At first glance, Sally seems to be yet another in Hollywood’s long line of cute and quirky heroines with her incessant tales of her ‘shocking’ personal life and care free attitude (the original novel form of Sally inspired Capote’s Holly Golightly). Upon closer observation, however, her manic persona is revealed to be a façade, which hides a lonely woman desperately in need of a place where she belongs. Sally’s duel persona is best highlighted by two of her musical numbers; “Mein Herr” and “Maybe This Time”. In Mein Herr, she sings a risque song about moving through life “man by man” while performing a playfully sexy dance reminiscent of Marlene Dietrich’s star-making turn in The Blue Angel. She bewitches the audience with the femme fatale image she presents, and receives a rousing applause. Her bravado is later revealed to be part of a well-constructed image when she performs “Maybe This Time” after breaking down in front of Brian when she is ‘stood-up’ by her father.
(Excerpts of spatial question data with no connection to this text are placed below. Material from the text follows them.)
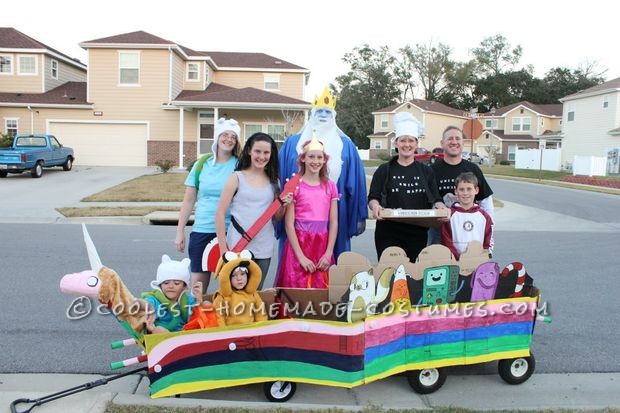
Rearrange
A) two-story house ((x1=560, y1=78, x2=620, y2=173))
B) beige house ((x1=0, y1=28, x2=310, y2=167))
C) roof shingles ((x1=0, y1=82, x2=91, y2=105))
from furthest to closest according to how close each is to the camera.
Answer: two-story house ((x1=560, y1=78, x2=620, y2=173))
roof shingles ((x1=0, y1=82, x2=91, y2=105))
beige house ((x1=0, y1=28, x2=310, y2=167))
She performs the song without any theatrics in a scene of raw emotion that serves as a confession of who Sally really is. In the song she laments spending most of her life as a ‘loser’, but expresses hope that “maybe this time I’ll win”. The lyrics demonstrate the necessity of maintaining her false persona as a coping mechanism against a harsh world and her overwhelming need to be loved. By revealing the various contradictory layers of its leading lady’s personality, the film demonstrates how ordinary people can be so consumed by their own demons that they fail to perceive the evils surrounding them.

Although the film primarily focuses upon the personal relationships of its characters, it also utilizes its setting to provide social commentary. In the early 1970’s, America was still engaged in the Vietnam War, and had yet to recover from the social upheaval of the 1960’s. After a decade of social and political turmoil, Americans retreated into their personal lives and embarked upon a new age of pop-culture that became known as the ‘me decade’. In many ways, this era was strikingly similar to the culture of early 1930’s Berlin that the film’s characters inhabit. Following the devastating defeat of World War I and the ensuing economic collapse of the 1920’s, Germany also found its citizens turning away from life’s disappointments. As a result, the efforts of Sally and her friends to live ‘in the moment’ directly mirror those of many Americans during the 1970’s. The fact that the film starts as the Nazis begin to take power also provides a powerful backdrop, which contrasts the frivolous antics of Sally and Brian. It is this same backdrop of a country on the edge that provides the film with its greater context as a warning against the dangers of self-absorption and hedonism on both an individual and national scale.

One of Cabaret’s greatest triumphs is its sense of authenticity. Rather than having the characters spontaneously burst into song, as previous musicals had done, director Bob Fosse chose to relegate the musical numbers to the stage of the Kit Kat Club (with one exception). This stylistic break adds a level of realism to the film, as there is a clear divide between the characters’ daily lives and the fantasy world that they escape to. The film also boasts excellent sets and costumes that perfectly capture the era. Minnelli’s cabaret costumes in particular showcase the garishness and glamour of Berlin nightlife.

Cabaret truly is a movie fan’s musical, as it goes beyond the previous restrictions of the genre to tell a poignant tale of desperate people living in even more desperate times. The film rightfully went on to win eight Oscars in 1972 including Best Director, Best Actress (Minnelli), and Best Supporting Actor (Grey). Through its combination of historical setting and satirical musical numbers, the film transports viewers to a dangerously decadent time and serves as a chillingly relevant warning to our own era. So, come to the cabaret, old chum, where the songs are beautiful, the stars are beautiful, and the decadence is truly divine.

Promise that you won't go all David Gest on me later.